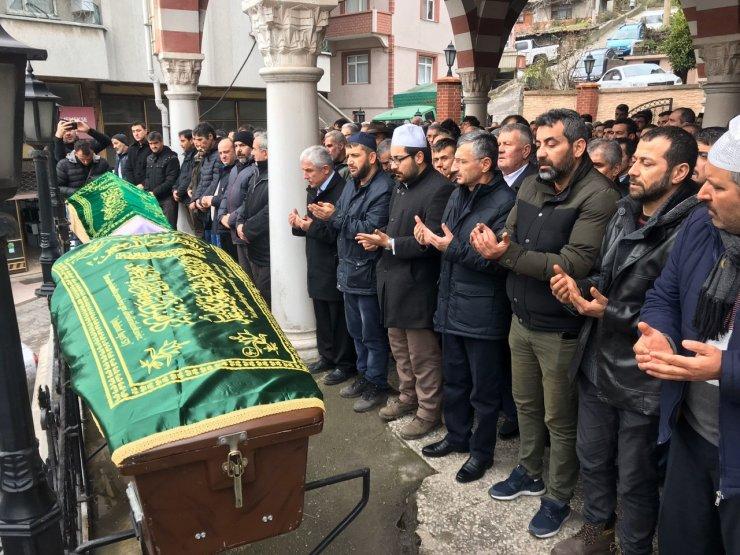 Zonguldak'ta göçükte ölen madencinin cenazesi Karabük'te defnedildi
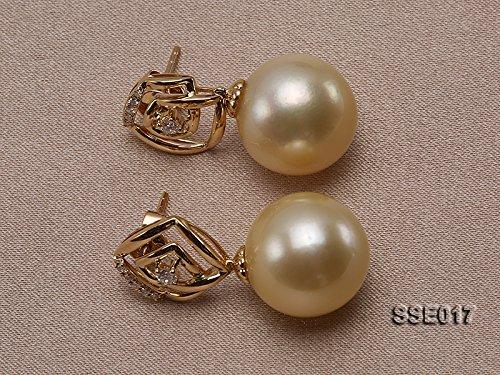jyx 13mm doré mer du sud perle Boucles d'oreilles clous or 18K avec pois avec diamants
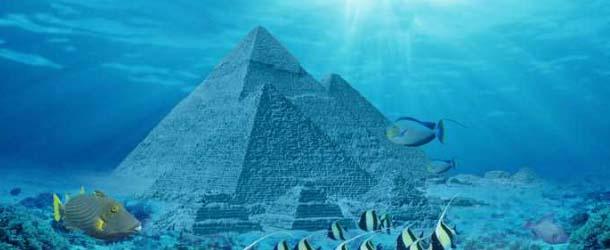 Misteriosa piramide submarina - ¿Se ha descubierto la Atlántida? Hallada una misteriosa pirámide submarina cerca de las Islas Azores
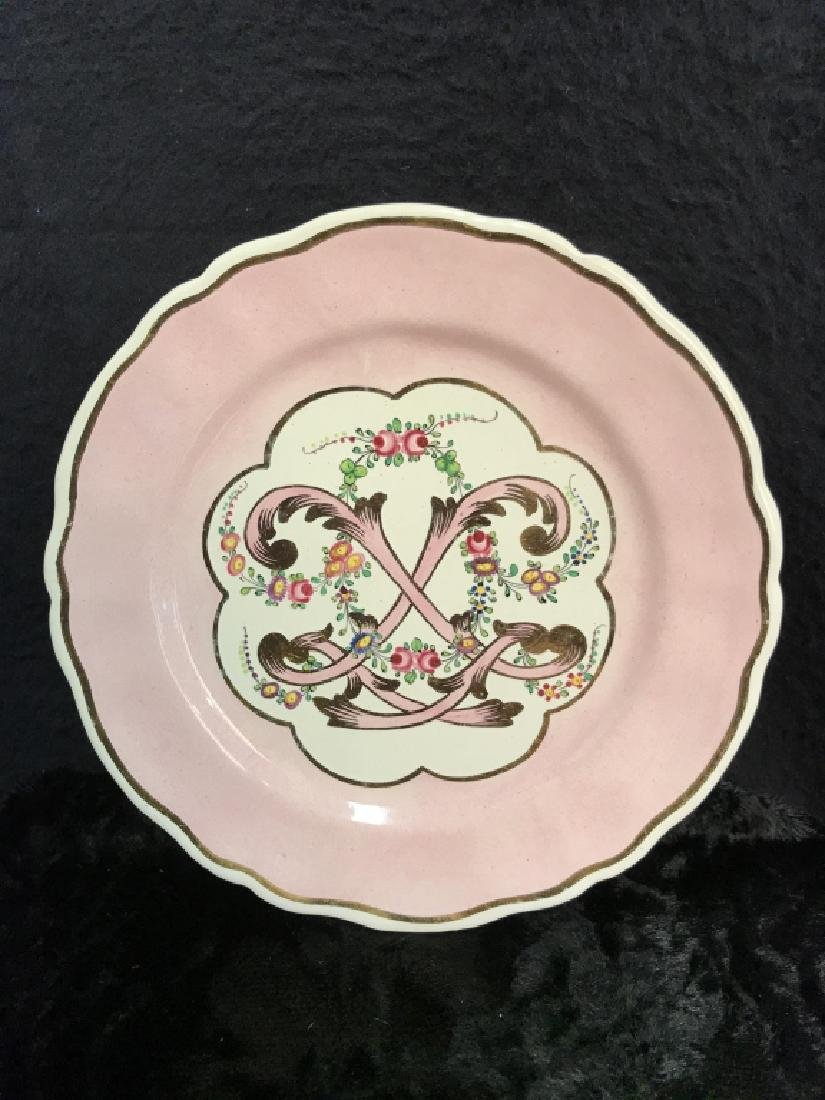 Lot 6 French Hand Painted Porcelain Dishes - 2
──────────
» Task
Each line of the data above must be repeated exactly, images excluded.

» Response area
 Zonguldak'ta göçükte ölen madencinin cenazesi Karabük'te defnedildi
jyx 13mm doré mer du sud perle Boucles d'oreilles clous or 18K avec pois avec diamants
 Misteriosa piramide submarina - ¿Se ha descubierto la Atlántida? Hallada una misteriosa pirámide submarina cerca de las Islas Azores
 Lot 6 French Hand Painted Porcelain Dishes - 2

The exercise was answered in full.